In view of the aforesaid remission granted, no stamp duty would be leviable in any case to the transfer of assets between the transferor and the transferee companies when the transferor company is a 100% subsidiary of the transferee company which is the parent company......”
PRESENT SCENARIO WITH REGARDS TO PAYMENT OF STAMP DUTY IN VARIOUS STATES
Some of the States like Maharashtra, Gujarat, Karnataka, Rajasthan etc which have enacted their own Stamp Acts have made specific provisions with respect to payment of Stamp Duty on Order of the High Court under Section 394 in their Acts/Schedules, while some other states like Madhya Pradesh, Andhra Pradesh etc which have adopted the Indian Stamp Act, 1899 have made state amendments to levy Stamp duty on the High Court Order. The remaining states which neither have their own Stamp Act nor have they made any State Amendment in the adopted Indian Stamp Act, 1899, levy Stamp duty as per the decision of High Court, if any, covering their states, or follow the decision of Supreme Court as laid down in the case of Hindustan Lever.

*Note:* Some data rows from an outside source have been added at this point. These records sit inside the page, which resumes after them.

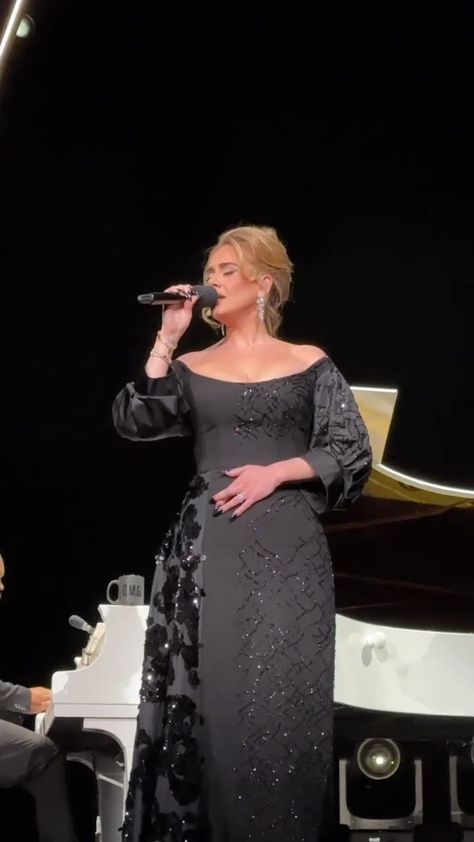 Adele Dresses Style, Adele Outfits, Adele Concert Outfit, Viennese Ball, Adele Eyes, Adele Singer, Weekends With Adele, Adele Style, Adele Concert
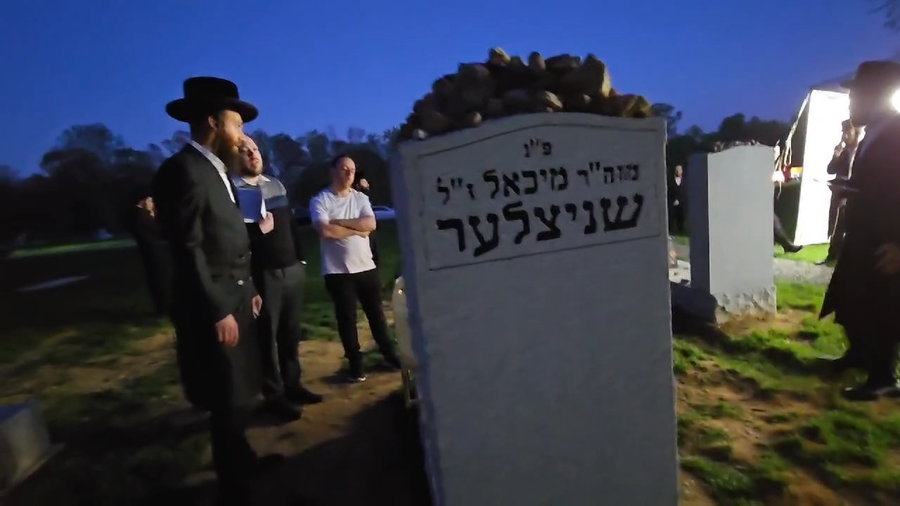 בעל המנגן בערי וובר בשירה ליד קברו של ר' מיכאל
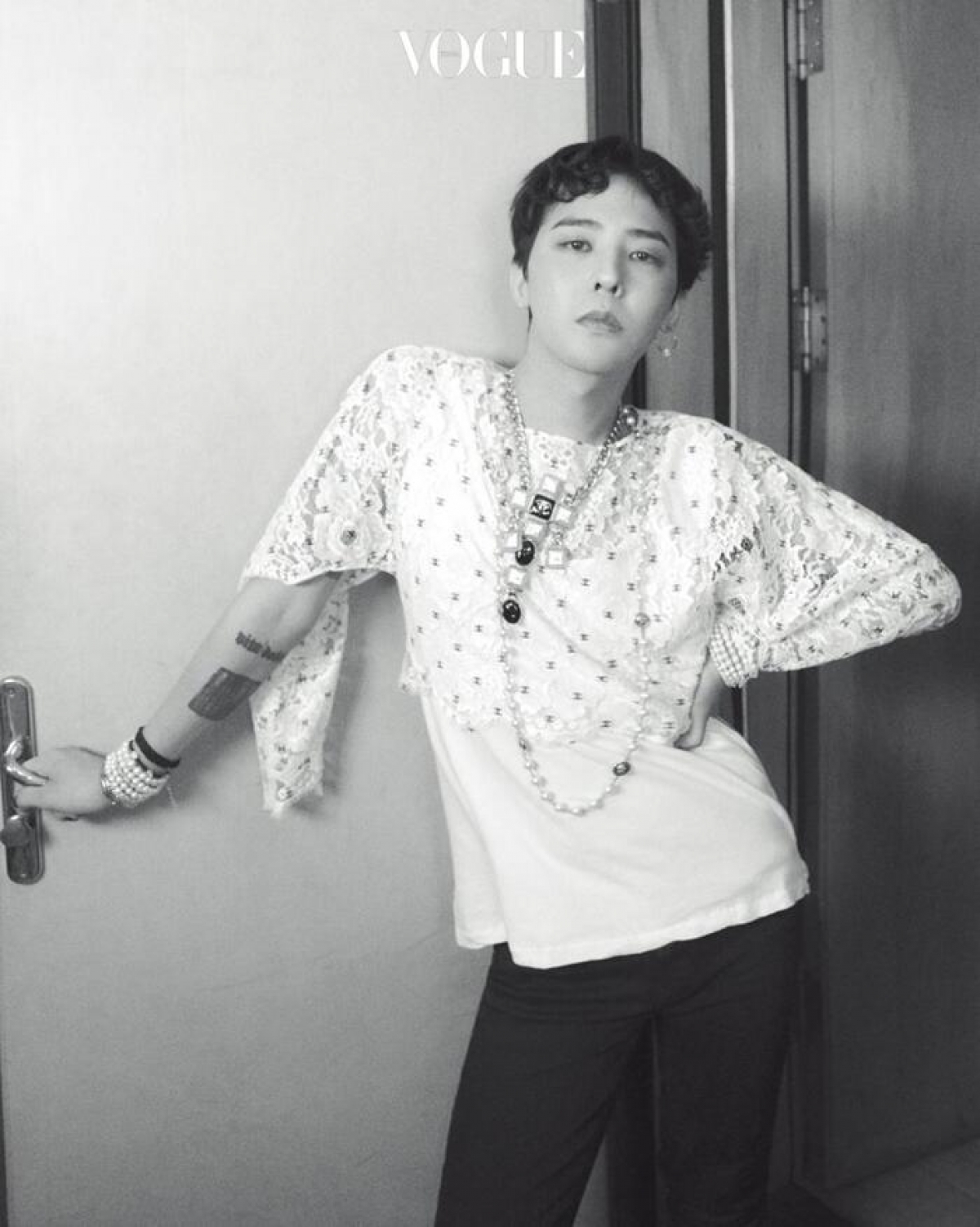 G-Dragon trở lại với phong cách nữ tính khi xuất hiện trên bìa Vouge.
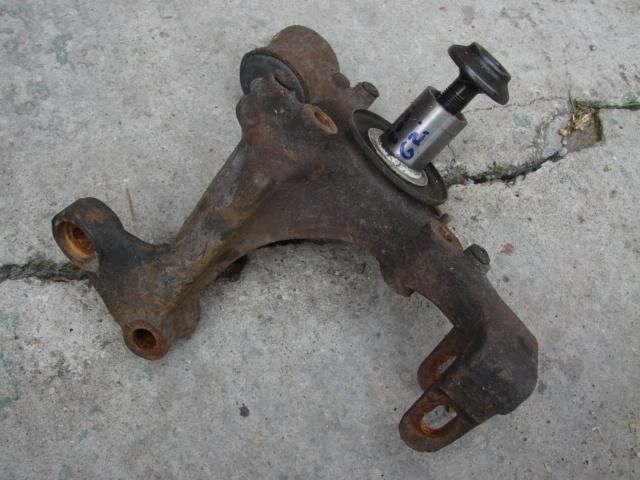 bontott AUDI A4 B6 Bal hátsó Csonkállvány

The law relating to payment of Stamp Duty on the Order of High Court in case of Merger lacks uniformity in India and levy of Stamp Duty will depend upon the Stamp Duty Law of the Concerned State. Also in cases where the Transferor Company has its assets in different states things may get more complicated. The method of arriving at the figure of Stamp Duty also varies from State to State. Nonpayment of Stamp Duty can cause legal hurdles at the time of registration of properties in the name of Transferee Company. Payment of Stamp Duty is an important aspect to be considered before going in for a merger especially in those cases where the asset of the Transferor Company poses a significant value.